2 Introduction
This section introduces several concepts
relating to names and bindings of those names.
Of particular note is scope, the “visibility” of names
throughout a program.
2.1 What's a binding?
A binding is a general term that refers
to any association between an entity and an attribute.
- This is a very vague definition, which allows us to apply it
to a great many instances.
The entities are “syntactic units” of the language.
- That is, some piece of the language syntax.
The attributes may happen to also an entity of the language,
or may be a more “external” concept.
For instance,
- a variable (entity) will usually have a name (attribute)
- and often a type (attribute),
- a type (entity) should have also have a name (attribute.)
In these notes, we primarily discuss bindings of types, lifetimes and scopes.
Other bindings may come up later in the course.
2.2 Uses of names
Many entities may be have names bound to them;
- variables, constants, parameters/arguments,
- functions, methods, procedures, subroutines,
- modules, packages, contexts, typeclasses, records, and
- types,
to name a few.
2.3 Persistance of names
Take note!
- Some namings are “global”; they persist for “all time and space”.
- Such as the namings of builtin language methods,
- (assuming the language does not allow their names to be reused
or shadowed.)
- But many namings are temporary!
- And one instance of a name may shadow another.
- (Such as when you declare a local variable/argument
with the same name as one already in scope.)
2.4 A note about time and space
Throughout these notes, we will discuss when and where bindings
are in effect.
These discussions of “time” and “space” are relative to the program.
- Our notion of “time” is in terms of the program's runtime.
- Or occasionally, its design time.
- Our notion of “space” is in terms of the program's text.
2.5 Static and dynamic bindings (or “checking of bindings”)

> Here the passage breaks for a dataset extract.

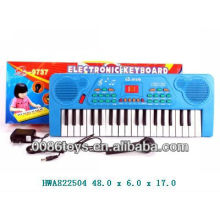 Children musical instrument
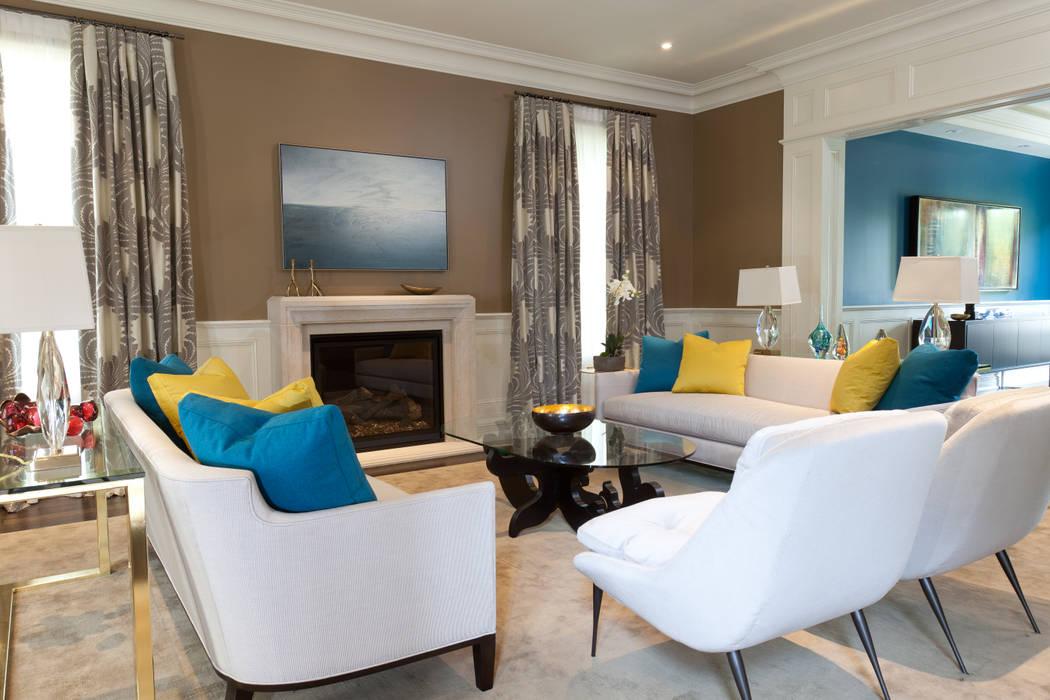Living Room Fireplace by Douglas Design Studio Modern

Bindings which are decided (or known) before runtime
are called static.
Conversely, bindings which are not decided (or known) until during runtime
are called dynamic.
We say “or known” because some bindings, such as the types of values,
are not so much “decided” as “discovered”.
- All values have a type, whether or not that type is checked
statically or dynamically.
3 Type checking and polymorphism
Type checking is the process of determining
the binding between a name of an entity and a type.
- Usually, only variables, arguments, functions and similar entities
have types.
- There is at least one exception to this;
sometimes, types may have a type!
- We will discuss types in more detail in the next section.
3.1 “Dynamically checked” instead of “dynamically typed”
As with many bindings, languages can be categorised as
being either statically or dynamically typed.
In “Types and Programming Languages”, though, Pierce argues
that the term “dynamically typed language” is a misnomer.
- It would be better to say “dynamically (type) checked”.
- All values have a type, even before type checking.
3.2 Static and dynamic type checking
It's somewhat natural for interpreted languages to be dynamically typed,
and compiled languages to be statically typed.
- The process of type checking is an upfront cost.
- Compilation is a natural time to carry out that costly process.
- Consider the (primarily) interpreted “scripting” languages;
Python, Ruby, Javascript, Lua, Perl, PHP, etc.
- But it's far from universally true that interpreters use
dynamic typing!
- Haskell has an interpreter, and is definitely
statically typed.
3.3 Polymorphism
Assigning each value in a program a single type, and then
enforcing type correctness (preventint type clashes)
introduces a (solveable) problem; it prohibits code reuse!
- Subroutines can only be used on a particular type of arguments.
Subtyping and polymorphism provide solutions to this.
- With subtyping, there is a sub/super relation between types.
- One classic examples involves a type of “shapes”, which has
a subtype “polygon”, which in turn has subtypes “triangle”
and “rectangle”, etc.
- Subtypes closely resemble the notion of subsets.
- Values of a subtype can be used anywhere
a value of their supertype is expected.
- Sub-classing is one instance of subtyping.
- And is usually just called subtyping.
- Subranges and, sometimes, enumeration types are other examples.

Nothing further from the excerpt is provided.